[Dataset entries]
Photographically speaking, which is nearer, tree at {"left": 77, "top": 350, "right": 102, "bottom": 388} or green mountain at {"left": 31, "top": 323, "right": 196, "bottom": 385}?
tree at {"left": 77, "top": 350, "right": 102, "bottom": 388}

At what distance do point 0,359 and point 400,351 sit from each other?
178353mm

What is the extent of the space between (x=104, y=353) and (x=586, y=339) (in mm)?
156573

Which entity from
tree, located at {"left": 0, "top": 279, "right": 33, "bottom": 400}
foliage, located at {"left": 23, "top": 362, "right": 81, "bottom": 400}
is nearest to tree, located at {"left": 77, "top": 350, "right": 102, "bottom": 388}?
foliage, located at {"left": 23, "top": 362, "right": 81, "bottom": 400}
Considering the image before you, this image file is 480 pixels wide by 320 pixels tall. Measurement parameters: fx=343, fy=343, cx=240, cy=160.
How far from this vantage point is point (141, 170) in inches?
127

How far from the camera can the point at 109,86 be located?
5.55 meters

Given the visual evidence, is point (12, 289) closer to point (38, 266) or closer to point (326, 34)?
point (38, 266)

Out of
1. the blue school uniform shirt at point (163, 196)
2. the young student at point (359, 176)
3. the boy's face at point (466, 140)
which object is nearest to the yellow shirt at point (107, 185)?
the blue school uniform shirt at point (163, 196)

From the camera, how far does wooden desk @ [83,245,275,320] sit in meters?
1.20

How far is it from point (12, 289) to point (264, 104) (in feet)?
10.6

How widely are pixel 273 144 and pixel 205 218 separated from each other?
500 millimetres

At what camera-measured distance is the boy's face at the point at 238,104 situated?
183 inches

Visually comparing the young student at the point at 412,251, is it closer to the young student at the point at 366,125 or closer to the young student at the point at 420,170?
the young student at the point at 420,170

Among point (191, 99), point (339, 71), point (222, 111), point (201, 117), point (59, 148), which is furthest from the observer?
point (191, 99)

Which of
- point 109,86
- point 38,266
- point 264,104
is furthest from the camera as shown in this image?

Written task:
Repeat every entry exactly as written above.

Answer for this exercise:
Photographically speaking, which is nearer, tree at {"left": 77, "top": 350, "right": 102, "bottom": 388} or green mountain at {"left": 31, "top": 323, "right": 196, "bottom": 385}?
tree at {"left": 77, "top": 350, "right": 102, "bottom": 388}

At what distance do point 0,359 and point 400,351 sit from each other?
178353mm

What is the extent of the space between (x=104, y=353) and (x=586, y=339) (in mm)?
156573

Which entity from
tree, located at {"left": 0, "top": 279, "right": 33, "bottom": 400}
foliage, located at {"left": 23, "top": 362, "right": 81, "bottom": 400}
is nearest to tree, located at {"left": 77, "top": 350, "right": 102, "bottom": 388}?
foliage, located at {"left": 23, "top": 362, "right": 81, "bottom": 400}
Considering the image before you, this image file is 480 pixels wide by 320 pixels tall. Measurement parameters: fx=343, fy=343, cx=240, cy=160.
How far from this vantage point is point (141, 170) in inches?
127

How far from the camera can the point at 109,86 be located?
5.55 meters

Given the visual evidence, is point (12, 289) closer to point (38, 266) or closer to point (326, 34)?
point (38, 266)

Out of
1. the blue school uniform shirt at point (163, 196)
2. the young student at point (359, 176)
3. the boy's face at point (466, 140)
which object is nearest to the yellow shirt at point (107, 185)?
the blue school uniform shirt at point (163, 196)

From the camera, how far does wooden desk @ [83,245,275,320] sit in meters?
1.20

How far is it from point (12, 289) to point (264, 104) (in feet)?
10.6

How widely are pixel 273 144 and pixel 205 218 separated from each other?
500 millimetres

At what camera-measured distance is the boy's face at the point at 238,104 situated?
183 inches

Visually comparing the young student at the point at 412,251, is it closer to the young student at the point at 366,125 or closer to the young student at the point at 420,170?
the young student at the point at 420,170

Among point (191, 99), point (339, 71), point (222, 111), point (201, 117), point (59, 148), which is furthest from the observer?
point (191, 99)

Which of
- point 109,86
- point 38,266
- point 264,104
is furthest from the camera as shown in this image?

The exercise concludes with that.